In a way, Kens says, SAS has turned the open source community into a competitor. New technologies can be developed very quickly in open source environments, and his companies may need more time to study them before translating technology into market-ready product features.

"We need a little more time to respond to the technology and test all the different corners and arrange the way you might use it." So our response may be a bit slow.

However, he said, SAS has an advantage in large technical support markets and has the expertise to apply technology to different institutions, whether it is a retail business, a bank, or a medical institution. The advantage of SAS lies in "the application of mathematics in special fields." Kent said.

At the same time, he says, SAS grasps the trend and gives its customers the same open source options. Kent said SAS had "built a bridge to r" as it did with Hadoop. Kent says that every time the open source community has good ideas, SAS will pay attention.

"In the long run, it is useful to build bridges or interfaces to such ideas, rather than trying to pretend it doesn't exist." ”

Original link: http://www.chinabi.net/Article/binews/201209/2227.html

Related Article

Contact Us

The content source of this page is from Internet, which doesn't represent Alibaba Cloud's opinion; products and services mentioned on that page don't have any relationship with Alibaba Cloud. If the content of the page makes you feel confusing, please write us an email, we will handle the problem within 5 days after receiving your email.

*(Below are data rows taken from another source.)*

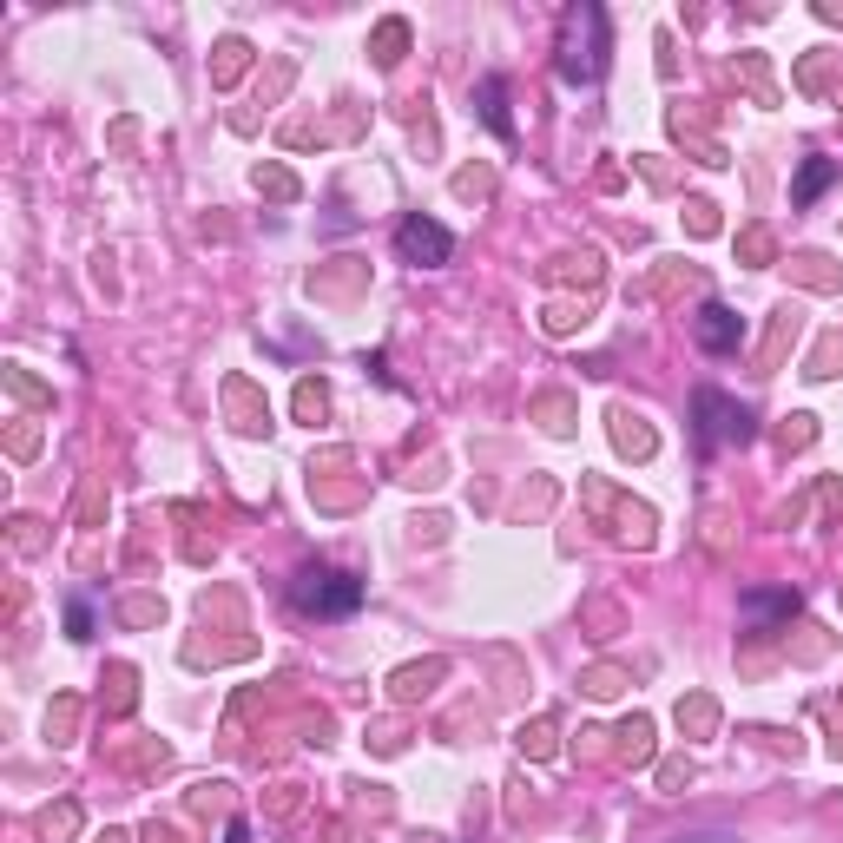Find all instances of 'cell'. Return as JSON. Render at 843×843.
<instances>
[{
    "label": "cell",
    "instance_id": "5bb4252c",
    "mask_svg": "<svg viewBox=\"0 0 843 843\" xmlns=\"http://www.w3.org/2000/svg\"><path fill=\"white\" fill-rule=\"evenodd\" d=\"M244 53H251L244 40H224V47H218V86H231L244 73Z\"/></svg>",
    "mask_w": 843,
    "mask_h": 843
},
{
    "label": "cell",
    "instance_id": "7a4b0ae2",
    "mask_svg": "<svg viewBox=\"0 0 843 843\" xmlns=\"http://www.w3.org/2000/svg\"><path fill=\"white\" fill-rule=\"evenodd\" d=\"M297 606L317 613V620H350L356 606H363V580H350V573H336V567H303Z\"/></svg>",
    "mask_w": 843,
    "mask_h": 843
},
{
    "label": "cell",
    "instance_id": "277c9868",
    "mask_svg": "<svg viewBox=\"0 0 843 843\" xmlns=\"http://www.w3.org/2000/svg\"><path fill=\"white\" fill-rule=\"evenodd\" d=\"M396 251L409 257V264H448V251H455V238H448L435 218H409L396 231Z\"/></svg>",
    "mask_w": 843,
    "mask_h": 843
},
{
    "label": "cell",
    "instance_id": "d6986e66",
    "mask_svg": "<svg viewBox=\"0 0 843 843\" xmlns=\"http://www.w3.org/2000/svg\"><path fill=\"white\" fill-rule=\"evenodd\" d=\"M297 415H303V422H317V415H323V389H317V382H303V389H297Z\"/></svg>",
    "mask_w": 843,
    "mask_h": 843
},
{
    "label": "cell",
    "instance_id": "7c38bea8",
    "mask_svg": "<svg viewBox=\"0 0 843 843\" xmlns=\"http://www.w3.org/2000/svg\"><path fill=\"white\" fill-rule=\"evenodd\" d=\"M429 679H442V659H429V666H402V672H396V699L429 692Z\"/></svg>",
    "mask_w": 843,
    "mask_h": 843
},
{
    "label": "cell",
    "instance_id": "2e32d148",
    "mask_svg": "<svg viewBox=\"0 0 843 843\" xmlns=\"http://www.w3.org/2000/svg\"><path fill=\"white\" fill-rule=\"evenodd\" d=\"M712 718H718L712 699H685L679 705V725H692V732H712Z\"/></svg>",
    "mask_w": 843,
    "mask_h": 843
},
{
    "label": "cell",
    "instance_id": "9a60e30c",
    "mask_svg": "<svg viewBox=\"0 0 843 843\" xmlns=\"http://www.w3.org/2000/svg\"><path fill=\"white\" fill-rule=\"evenodd\" d=\"M73 824H80V811H73V804H60V811H47V817H40V837H73Z\"/></svg>",
    "mask_w": 843,
    "mask_h": 843
},
{
    "label": "cell",
    "instance_id": "8fae6325",
    "mask_svg": "<svg viewBox=\"0 0 843 843\" xmlns=\"http://www.w3.org/2000/svg\"><path fill=\"white\" fill-rule=\"evenodd\" d=\"M791 336H797V310L784 303V310H778V323H771V343H764V356H758V363H764V369H778V356H784V343H791Z\"/></svg>",
    "mask_w": 843,
    "mask_h": 843
},
{
    "label": "cell",
    "instance_id": "44dd1931",
    "mask_svg": "<svg viewBox=\"0 0 843 843\" xmlns=\"http://www.w3.org/2000/svg\"><path fill=\"white\" fill-rule=\"evenodd\" d=\"M257 185L271 191V198H290V191H297V185H290V178H284V172H257Z\"/></svg>",
    "mask_w": 843,
    "mask_h": 843
},
{
    "label": "cell",
    "instance_id": "ba28073f",
    "mask_svg": "<svg viewBox=\"0 0 843 843\" xmlns=\"http://www.w3.org/2000/svg\"><path fill=\"white\" fill-rule=\"evenodd\" d=\"M501 99H508V86H501V80H481V119H488V126L508 139L514 126H508V106H501Z\"/></svg>",
    "mask_w": 843,
    "mask_h": 843
},
{
    "label": "cell",
    "instance_id": "30bf717a",
    "mask_svg": "<svg viewBox=\"0 0 843 843\" xmlns=\"http://www.w3.org/2000/svg\"><path fill=\"white\" fill-rule=\"evenodd\" d=\"M830 178H837V165H830V159H811L804 172H797V191H791V198H797V205H811V198L830 185Z\"/></svg>",
    "mask_w": 843,
    "mask_h": 843
},
{
    "label": "cell",
    "instance_id": "3957f363",
    "mask_svg": "<svg viewBox=\"0 0 843 843\" xmlns=\"http://www.w3.org/2000/svg\"><path fill=\"white\" fill-rule=\"evenodd\" d=\"M699 415H705V429H699V442H705V448H718V442H745V435H751V415L738 409V402H725L718 389H699Z\"/></svg>",
    "mask_w": 843,
    "mask_h": 843
},
{
    "label": "cell",
    "instance_id": "4fadbf2b",
    "mask_svg": "<svg viewBox=\"0 0 843 843\" xmlns=\"http://www.w3.org/2000/svg\"><path fill=\"white\" fill-rule=\"evenodd\" d=\"M402 47H409V27H402V20H382V33H376V60H382V66H396V60H402Z\"/></svg>",
    "mask_w": 843,
    "mask_h": 843
},
{
    "label": "cell",
    "instance_id": "ffe728a7",
    "mask_svg": "<svg viewBox=\"0 0 843 843\" xmlns=\"http://www.w3.org/2000/svg\"><path fill=\"white\" fill-rule=\"evenodd\" d=\"M837 363H843V336H830V343H824V356H817V369H811V376H837Z\"/></svg>",
    "mask_w": 843,
    "mask_h": 843
},
{
    "label": "cell",
    "instance_id": "7402d4cb",
    "mask_svg": "<svg viewBox=\"0 0 843 843\" xmlns=\"http://www.w3.org/2000/svg\"><path fill=\"white\" fill-rule=\"evenodd\" d=\"M541 415H547V429H567V402H560V396H547Z\"/></svg>",
    "mask_w": 843,
    "mask_h": 843
},
{
    "label": "cell",
    "instance_id": "603a6c76",
    "mask_svg": "<svg viewBox=\"0 0 843 843\" xmlns=\"http://www.w3.org/2000/svg\"><path fill=\"white\" fill-rule=\"evenodd\" d=\"M745 257H771V238H764V231H745Z\"/></svg>",
    "mask_w": 843,
    "mask_h": 843
},
{
    "label": "cell",
    "instance_id": "9c48e42d",
    "mask_svg": "<svg viewBox=\"0 0 843 843\" xmlns=\"http://www.w3.org/2000/svg\"><path fill=\"white\" fill-rule=\"evenodd\" d=\"M620 751L633 764H646V758H653V725H646V718H626V725H620Z\"/></svg>",
    "mask_w": 843,
    "mask_h": 843
},
{
    "label": "cell",
    "instance_id": "8992f818",
    "mask_svg": "<svg viewBox=\"0 0 843 843\" xmlns=\"http://www.w3.org/2000/svg\"><path fill=\"white\" fill-rule=\"evenodd\" d=\"M613 442H620V455H653V429L633 409H613Z\"/></svg>",
    "mask_w": 843,
    "mask_h": 843
},
{
    "label": "cell",
    "instance_id": "e0dca14e",
    "mask_svg": "<svg viewBox=\"0 0 843 843\" xmlns=\"http://www.w3.org/2000/svg\"><path fill=\"white\" fill-rule=\"evenodd\" d=\"M521 751H534V758H547V751H554V725H534V732H521Z\"/></svg>",
    "mask_w": 843,
    "mask_h": 843
},
{
    "label": "cell",
    "instance_id": "5b68a950",
    "mask_svg": "<svg viewBox=\"0 0 843 843\" xmlns=\"http://www.w3.org/2000/svg\"><path fill=\"white\" fill-rule=\"evenodd\" d=\"M692 330H699V343H705V350H718V356H725V350H738V336H745V323H738L732 310H725V303H705Z\"/></svg>",
    "mask_w": 843,
    "mask_h": 843
},
{
    "label": "cell",
    "instance_id": "52a82bcc",
    "mask_svg": "<svg viewBox=\"0 0 843 843\" xmlns=\"http://www.w3.org/2000/svg\"><path fill=\"white\" fill-rule=\"evenodd\" d=\"M745 620H791L797 613V593H745Z\"/></svg>",
    "mask_w": 843,
    "mask_h": 843
},
{
    "label": "cell",
    "instance_id": "ac0fdd59",
    "mask_svg": "<svg viewBox=\"0 0 843 843\" xmlns=\"http://www.w3.org/2000/svg\"><path fill=\"white\" fill-rule=\"evenodd\" d=\"M587 692H593V699H613V692H620V672H613V666L587 672Z\"/></svg>",
    "mask_w": 843,
    "mask_h": 843
},
{
    "label": "cell",
    "instance_id": "6da1fadb",
    "mask_svg": "<svg viewBox=\"0 0 843 843\" xmlns=\"http://www.w3.org/2000/svg\"><path fill=\"white\" fill-rule=\"evenodd\" d=\"M600 66H606V14L600 7H573L567 27H560V80L587 86L600 80Z\"/></svg>",
    "mask_w": 843,
    "mask_h": 843
}]
</instances>
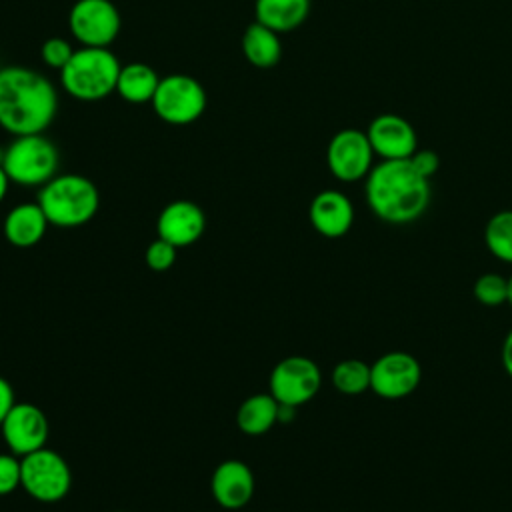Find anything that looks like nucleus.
Segmentation results:
<instances>
[{
  "label": "nucleus",
  "mask_w": 512,
  "mask_h": 512,
  "mask_svg": "<svg viewBox=\"0 0 512 512\" xmlns=\"http://www.w3.org/2000/svg\"><path fill=\"white\" fill-rule=\"evenodd\" d=\"M58 112L54 84L24 66L0 68V126L14 134H42Z\"/></svg>",
  "instance_id": "f257e3e1"
},
{
  "label": "nucleus",
  "mask_w": 512,
  "mask_h": 512,
  "mask_svg": "<svg viewBox=\"0 0 512 512\" xmlns=\"http://www.w3.org/2000/svg\"><path fill=\"white\" fill-rule=\"evenodd\" d=\"M366 202L374 216L388 224H410L430 204V180L410 162L382 160L366 176Z\"/></svg>",
  "instance_id": "f03ea898"
},
{
  "label": "nucleus",
  "mask_w": 512,
  "mask_h": 512,
  "mask_svg": "<svg viewBox=\"0 0 512 512\" xmlns=\"http://www.w3.org/2000/svg\"><path fill=\"white\" fill-rule=\"evenodd\" d=\"M38 204L50 224L74 228L94 218L100 196L94 182L86 176L56 174L40 188Z\"/></svg>",
  "instance_id": "7ed1b4c3"
},
{
  "label": "nucleus",
  "mask_w": 512,
  "mask_h": 512,
  "mask_svg": "<svg viewBox=\"0 0 512 512\" xmlns=\"http://www.w3.org/2000/svg\"><path fill=\"white\" fill-rule=\"evenodd\" d=\"M120 62L108 48L82 46L60 70L62 88L76 100L96 102L116 92Z\"/></svg>",
  "instance_id": "20e7f679"
},
{
  "label": "nucleus",
  "mask_w": 512,
  "mask_h": 512,
  "mask_svg": "<svg viewBox=\"0 0 512 512\" xmlns=\"http://www.w3.org/2000/svg\"><path fill=\"white\" fill-rule=\"evenodd\" d=\"M2 168L10 182L20 186H44L56 176L58 148L44 134L14 136L4 148Z\"/></svg>",
  "instance_id": "39448f33"
},
{
  "label": "nucleus",
  "mask_w": 512,
  "mask_h": 512,
  "mask_svg": "<svg viewBox=\"0 0 512 512\" xmlns=\"http://www.w3.org/2000/svg\"><path fill=\"white\" fill-rule=\"evenodd\" d=\"M22 488L38 502H58L72 486V472L68 462L50 448L34 450L20 458Z\"/></svg>",
  "instance_id": "423d86ee"
},
{
  "label": "nucleus",
  "mask_w": 512,
  "mask_h": 512,
  "mask_svg": "<svg viewBox=\"0 0 512 512\" xmlns=\"http://www.w3.org/2000/svg\"><path fill=\"white\" fill-rule=\"evenodd\" d=\"M152 106L158 118L168 124H192L206 108V92L196 78L186 74H170L160 78Z\"/></svg>",
  "instance_id": "0eeeda50"
},
{
  "label": "nucleus",
  "mask_w": 512,
  "mask_h": 512,
  "mask_svg": "<svg viewBox=\"0 0 512 512\" xmlns=\"http://www.w3.org/2000/svg\"><path fill=\"white\" fill-rule=\"evenodd\" d=\"M322 386L318 364L306 356L282 358L270 372V394L288 406L310 402Z\"/></svg>",
  "instance_id": "6e6552de"
},
{
  "label": "nucleus",
  "mask_w": 512,
  "mask_h": 512,
  "mask_svg": "<svg viewBox=\"0 0 512 512\" xmlns=\"http://www.w3.org/2000/svg\"><path fill=\"white\" fill-rule=\"evenodd\" d=\"M120 12L110 0H76L68 28L82 46L108 48L120 32Z\"/></svg>",
  "instance_id": "1a4fd4ad"
},
{
  "label": "nucleus",
  "mask_w": 512,
  "mask_h": 512,
  "mask_svg": "<svg viewBox=\"0 0 512 512\" xmlns=\"http://www.w3.org/2000/svg\"><path fill=\"white\" fill-rule=\"evenodd\" d=\"M422 380V366L416 356L394 350L370 364V390L384 400H400L416 392Z\"/></svg>",
  "instance_id": "9d476101"
},
{
  "label": "nucleus",
  "mask_w": 512,
  "mask_h": 512,
  "mask_svg": "<svg viewBox=\"0 0 512 512\" xmlns=\"http://www.w3.org/2000/svg\"><path fill=\"white\" fill-rule=\"evenodd\" d=\"M374 150L368 134L358 128L336 132L326 150V164L332 176L340 182H356L368 176L374 166Z\"/></svg>",
  "instance_id": "9b49d317"
},
{
  "label": "nucleus",
  "mask_w": 512,
  "mask_h": 512,
  "mask_svg": "<svg viewBox=\"0 0 512 512\" xmlns=\"http://www.w3.org/2000/svg\"><path fill=\"white\" fill-rule=\"evenodd\" d=\"M0 430L10 452L20 458L34 450L44 448L48 440L46 414L36 404L30 402H16L4 418V422L0 424Z\"/></svg>",
  "instance_id": "f8f14e48"
},
{
  "label": "nucleus",
  "mask_w": 512,
  "mask_h": 512,
  "mask_svg": "<svg viewBox=\"0 0 512 512\" xmlns=\"http://www.w3.org/2000/svg\"><path fill=\"white\" fill-rule=\"evenodd\" d=\"M372 150L382 160H404L418 150V136L414 126L394 112L378 114L368 130Z\"/></svg>",
  "instance_id": "ddd939ff"
},
{
  "label": "nucleus",
  "mask_w": 512,
  "mask_h": 512,
  "mask_svg": "<svg viewBox=\"0 0 512 512\" xmlns=\"http://www.w3.org/2000/svg\"><path fill=\"white\" fill-rule=\"evenodd\" d=\"M206 228V216L202 208L190 200H174L166 204L158 216V238L184 248L194 244Z\"/></svg>",
  "instance_id": "4468645a"
},
{
  "label": "nucleus",
  "mask_w": 512,
  "mask_h": 512,
  "mask_svg": "<svg viewBox=\"0 0 512 512\" xmlns=\"http://www.w3.org/2000/svg\"><path fill=\"white\" fill-rule=\"evenodd\" d=\"M210 490L222 508L240 510L254 496V474L242 460H224L212 472Z\"/></svg>",
  "instance_id": "2eb2a0df"
},
{
  "label": "nucleus",
  "mask_w": 512,
  "mask_h": 512,
  "mask_svg": "<svg viewBox=\"0 0 512 512\" xmlns=\"http://www.w3.org/2000/svg\"><path fill=\"white\" fill-rule=\"evenodd\" d=\"M310 224L324 238H340L354 224V206L338 190H322L310 202Z\"/></svg>",
  "instance_id": "dca6fc26"
},
{
  "label": "nucleus",
  "mask_w": 512,
  "mask_h": 512,
  "mask_svg": "<svg viewBox=\"0 0 512 512\" xmlns=\"http://www.w3.org/2000/svg\"><path fill=\"white\" fill-rule=\"evenodd\" d=\"M48 218L38 202L14 206L2 222L4 238L16 248H30L38 244L48 228Z\"/></svg>",
  "instance_id": "f3484780"
},
{
  "label": "nucleus",
  "mask_w": 512,
  "mask_h": 512,
  "mask_svg": "<svg viewBox=\"0 0 512 512\" xmlns=\"http://www.w3.org/2000/svg\"><path fill=\"white\" fill-rule=\"evenodd\" d=\"M310 12V0H256V22L282 34L298 28Z\"/></svg>",
  "instance_id": "a211bd4d"
},
{
  "label": "nucleus",
  "mask_w": 512,
  "mask_h": 512,
  "mask_svg": "<svg viewBox=\"0 0 512 512\" xmlns=\"http://www.w3.org/2000/svg\"><path fill=\"white\" fill-rule=\"evenodd\" d=\"M242 52L252 66L272 68L282 56L280 34L254 20L242 34Z\"/></svg>",
  "instance_id": "6ab92c4d"
},
{
  "label": "nucleus",
  "mask_w": 512,
  "mask_h": 512,
  "mask_svg": "<svg viewBox=\"0 0 512 512\" xmlns=\"http://www.w3.org/2000/svg\"><path fill=\"white\" fill-rule=\"evenodd\" d=\"M278 400L272 394H254L246 398L238 412L236 424L248 436H260L278 424Z\"/></svg>",
  "instance_id": "aec40b11"
},
{
  "label": "nucleus",
  "mask_w": 512,
  "mask_h": 512,
  "mask_svg": "<svg viewBox=\"0 0 512 512\" xmlns=\"http://www.w3.org/2000/svg\"><path fill=\"white\" fill-rule=\"evenodd\" d=\"M158 74L144 62H130L120 68L116 80V92L132 104L152 102L154 92L158 88Z\"/></svg>",
  "instance_id": "412c9836"
},
{
  "label": "nucleus",
  "mask_w": 512,
  "mask_h": 512,
  "mask_svg": "<svg viewBox=\"0 0 512 512\" xmlns=\"http://www.w3.org/2000/svg\"><path fill=\"white\" fill-rule=\"evenodd\" d=\"M332 384L344 396H358L370 390V364L358 358H346L332 370Z\"/></svg>",
  "instance_id": "4be33fe9"
},
{
  "label": "nucleus",
  "mask_w": 512,
  "mask_h": 512,
  "mask_svg": "<svg viewBox=\"0 0 512 512\" xmlns=\"http://www.w3.org/2000/svg\"><path fill=\"white\" fill-rule=\"evenodd\" d=\"M484 244L494 258L512 264V210L490 216L484 228Z\"/></svg>",
  "instance_id": "5701e85b"
},
{
  "label": "nucleus",
  "mask_w": 512,
  "mask_h": 512,
  "mask_svg": "<svg viewBox=\"0 0 512 512\" xmlns=\"http://www.w3.org/2000/svg\"><path fill=\"white\" fill-rule=\"evenodd\" d=\"M474 298L484 306H500L508 300V278L496 272L480 274L472 286Z\"/></svg>",
  "instance_id": "b1692460"
},
{
  "label": "nucleus",
  "mask_w": 512,
  "mask_h": 512,
  "mask_svg": "<svg viewBox=\"0 0 512 512\" xmlns=\"http://www.w3.org/2000/svg\"><path fill=\"white\" fill-rule=\"evenodd\" d=\"M176 246L162 240V238H156L154 242L148 244L146 252H144V260H146V266L154 272H164L168 268H172V264L176 262Z\"/></svg>",
  "instance_id": "393cba45"
},
{
  "label": "nucleus",
  "mask_w": 512,
  "mask_h": 512,
  "mask_svg": "<svg viewBox=\"0 0 512 512\" xmlns=\"http://www.w3.org/2000/svg\"><path fill=\"white\" fill-rule=\"evenodd\" d=\"M72 54H74L72 44L58 36L48 38L40 48V56H42L44 64L50 68H56V70H62L68 64V60L72 58Z\"/></svg>",
  "instance_id": "a878e982"
},
{
  "label": "nucleus",
  "mask_w": 512,
  "mask_h": 512,
  "mask_svg": "<svg viewBox=\"0 0 512 512\" xmlns=\"http://www.w3.org/2000/svg\"><path fill=\"white\" fill-rule=\"evenodd\" d=\"M22 486V462L16 454H0V496Z\"/></svg>",
  "instance_id": "bb28decb"
},
{
  "label": "nucleus",
  "mask_w": 512,
  "mask_h": 512,
  "mask_svg": "<svg viewBox=\"0 0 512 512\" xmlns=\"http://www.w3.org/2000/svg\"><path fill=\"white\" fill-rule=\"evenodd\" d=\"M410 162H412V166L424 176V178H432L436 172H438V168H440V158H438V154L434 152V150H428V148H418L412 156H410Z\"/></svg>",
  "instance_id": "cd10ccee"
},
{
  "label": "nucleus",
  "mask_w": 512,
  "mask_h": 512,
  "mask_svg": "<svg viewBox=\"0 0 512 512\" xmlns=\"http://www.w3.org/2000/svg\"><path fill=\"white\" fill-rule=\"evenodd\" d=\"M14 390L6 378L0 376V424L8 416V412L14 408Z\"/></svg>",
  "instance_id": "c85d7f7f"
},
{
  "label": "nucleus",
  "mask_w": 512,
  "mask_h": 512,
  "mask_svg": "<svg viewBox=\"0 0 512 512\" xmlns=\"http://www.w3.org/2000/svg\"><path fill=\"white\" fill-rule=\"evenodd\" d=\"M500 356H502V366H504L506 374L512 378V328H510V332L506 334V338L502 342Z\"/></svg>",
  "instance_id": "c756f323"
},
{
  "label": "nucleus",
  "mask_w": 512,
  "mask_h": 512,
  "mask_svg": "<svg viewBox=\"0 0 512 512\" xmlns=\"http://www.w3.org/2000/svg\"><path fill=\"white\" fill-rule=\"evenodd\" d=\"M8 182H10V178L6 176V172H4V168H2V164H0V202L4 200V196H6V192H8Z\"/></svg>",
  "instance_id": "7c9ffc66"
},
{
  "label": "nucleus",
  "mask_w": 512,
  "mask_h": 512,
  "mask_svg": "<svg viewBox=\"0 0 512 512\" xmlns=\"http://www.w3.org/2000/svg\"><path fill=\"white\" fill-rule=\"evenodd\" d=\"M506 302L512 306V274L508 276V300Z\"/></svg>",
  "instance_id": "2f4dec72"
},
{
  "label": "nucleus",
  "mask_w": 512,
  "mask_h": 512,
  "mask_svg": "<svg viewBox=\"0 0 512 512\" xmlns=\"http://www.w3.org/2000/svg\"><path fill=\"white\" fill-rule=\"evenodd\" d=\"M0 230H2V222H0Z\"/></svg>",
  "instance_id": "473e14b6"
}]
</instances>
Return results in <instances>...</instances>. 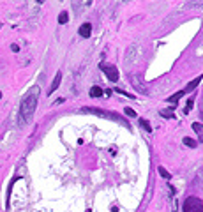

If you find any instances of plagiarism from the community, please send an email to: info-contact@alibabacloud.com and provide relevant evidence. A staff member will contact you within 5 working days.

A Free Trial That Lets You Build Big!

Start building with 50+ products and up to 12 months usage for Elastic Compute Service

  • Sales Support

    1 on 1 presale consultation

  • After-Sales Support

    24/7 Technical Support 6 Free Tickets per Quarter Faster Response

  • Alibaba Cloud offers highly flexible support services tailored to meet your exact needs.